Bob Muglia briefly touched on Microsoft's desire to help customers through compliance and regulatory issues in his TechEd keynote, but it's what he didn't say that really matters. Microsoft may be working on a solution to make it easy.
Currently, the company's patterns and practice group consults with developers about how to build their applications correctly, and Microsoft uses regional datacenters to help navigate through differences in international laws and regulations. It is also educating customers about what they can and cannot do. But Microsoft has also quietly laid the foundation to get the job done in a more programmatic way.
Windows Server 2008 R2 introduced a feature called File Classification Infastructure (FCI), which tags files with information that applications can be built with, said Bill Laing, corporate vice president of the company's server and cloud division. That is significant, because certain types of data (personal information or financial information) are governed by regulations and industry standards.
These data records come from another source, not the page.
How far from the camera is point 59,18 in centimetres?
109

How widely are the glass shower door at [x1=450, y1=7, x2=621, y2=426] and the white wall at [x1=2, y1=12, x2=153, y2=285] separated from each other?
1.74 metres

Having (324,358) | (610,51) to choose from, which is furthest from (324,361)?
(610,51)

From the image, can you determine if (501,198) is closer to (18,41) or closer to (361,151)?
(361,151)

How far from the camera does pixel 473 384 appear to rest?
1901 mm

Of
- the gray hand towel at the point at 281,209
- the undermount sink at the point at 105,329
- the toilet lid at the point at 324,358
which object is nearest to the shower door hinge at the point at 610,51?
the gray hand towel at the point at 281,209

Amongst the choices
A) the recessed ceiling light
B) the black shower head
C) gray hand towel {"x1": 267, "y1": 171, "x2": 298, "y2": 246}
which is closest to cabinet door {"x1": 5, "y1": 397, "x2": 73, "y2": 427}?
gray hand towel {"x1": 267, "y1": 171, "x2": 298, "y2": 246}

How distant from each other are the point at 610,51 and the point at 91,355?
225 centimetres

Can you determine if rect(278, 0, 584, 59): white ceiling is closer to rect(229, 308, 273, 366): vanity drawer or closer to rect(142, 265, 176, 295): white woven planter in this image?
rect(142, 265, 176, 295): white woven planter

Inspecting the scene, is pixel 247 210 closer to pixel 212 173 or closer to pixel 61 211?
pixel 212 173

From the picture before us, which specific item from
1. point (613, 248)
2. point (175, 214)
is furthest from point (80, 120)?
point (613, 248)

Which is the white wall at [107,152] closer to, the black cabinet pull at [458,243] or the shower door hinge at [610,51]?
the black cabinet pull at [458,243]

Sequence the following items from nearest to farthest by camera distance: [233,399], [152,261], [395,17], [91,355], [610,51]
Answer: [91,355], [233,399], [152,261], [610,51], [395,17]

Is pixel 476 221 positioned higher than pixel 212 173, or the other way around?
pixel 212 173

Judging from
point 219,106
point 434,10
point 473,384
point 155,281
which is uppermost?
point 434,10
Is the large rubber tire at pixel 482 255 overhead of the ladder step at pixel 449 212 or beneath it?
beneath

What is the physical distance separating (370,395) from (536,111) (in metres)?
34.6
Microsoft has the capability to flag such data. All that is missing is a workflow for developers to use the data correctly in their cloud or hybrid applications. Windows Server AppFabric serves up on premises data for hybrid cloud applications. There is an opportunity for Microsoft to integrate more intelligence into AppFabric for regulatory compliance.
Laing wouldn't confirm my theory, but other Microsoft executives nodded their heads when I discussed it with them. Only time will tell whether this is what Microsoft intends to do, but it would be making a big step forward toward helping simplify cloud development should it build a compliance solution.